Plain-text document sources
══════════════════════════════
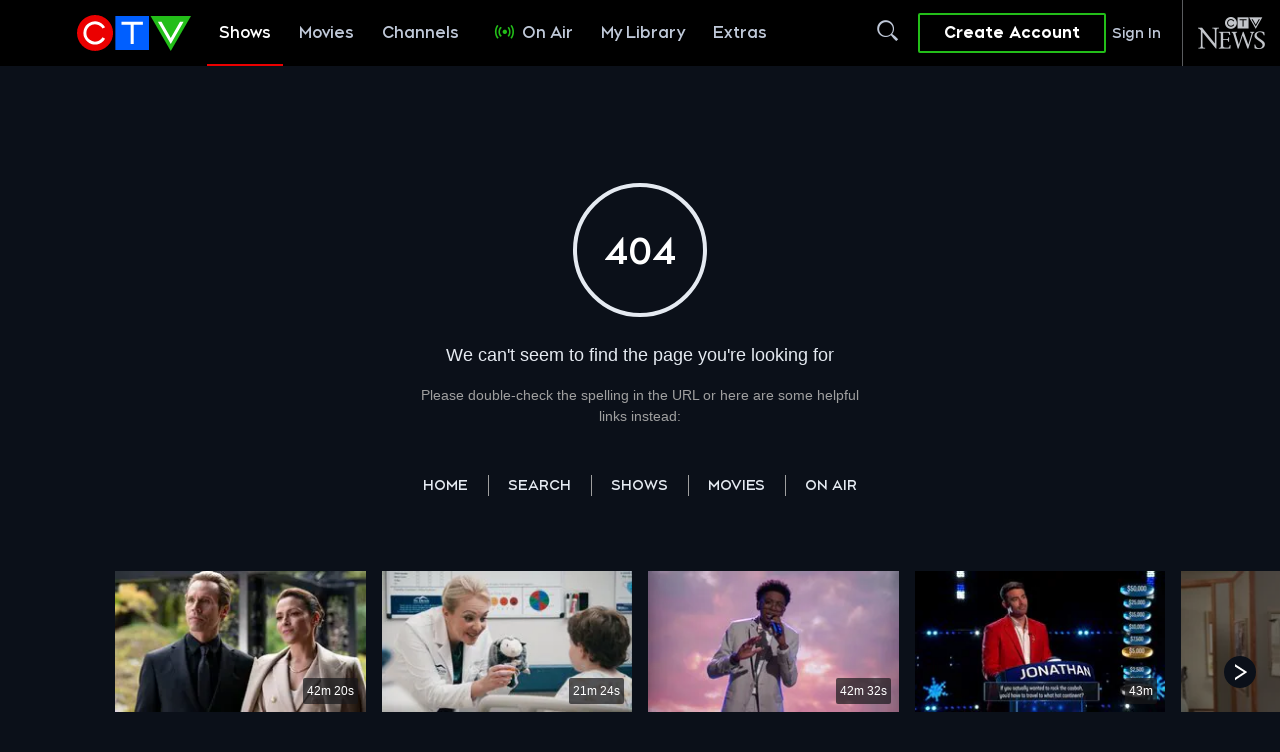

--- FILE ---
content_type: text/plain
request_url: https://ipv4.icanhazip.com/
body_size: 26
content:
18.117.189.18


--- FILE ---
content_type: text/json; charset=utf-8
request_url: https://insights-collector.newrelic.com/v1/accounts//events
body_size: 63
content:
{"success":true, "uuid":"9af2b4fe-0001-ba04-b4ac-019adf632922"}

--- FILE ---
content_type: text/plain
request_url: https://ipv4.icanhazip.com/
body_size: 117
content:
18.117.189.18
══════════════════════════════
Exactly reproduce the lines from the one containing "content_type: text/json; charset=utf-8" through the end of the records, and only those lines.

content_type: text/json; charset=utf-8
request_url: https://insights-collector.newrelic.com/v1/accounts//events
body_size: 63
content:
{"success":true, "uuid":"9af2b4fe-0001-ba04-b4ac-019adf632922"}

--- FILE ---
content_type: text/plain
request_url: https://ipv4.icanhazip.com/
body_size: 117
content:
18.117.189.18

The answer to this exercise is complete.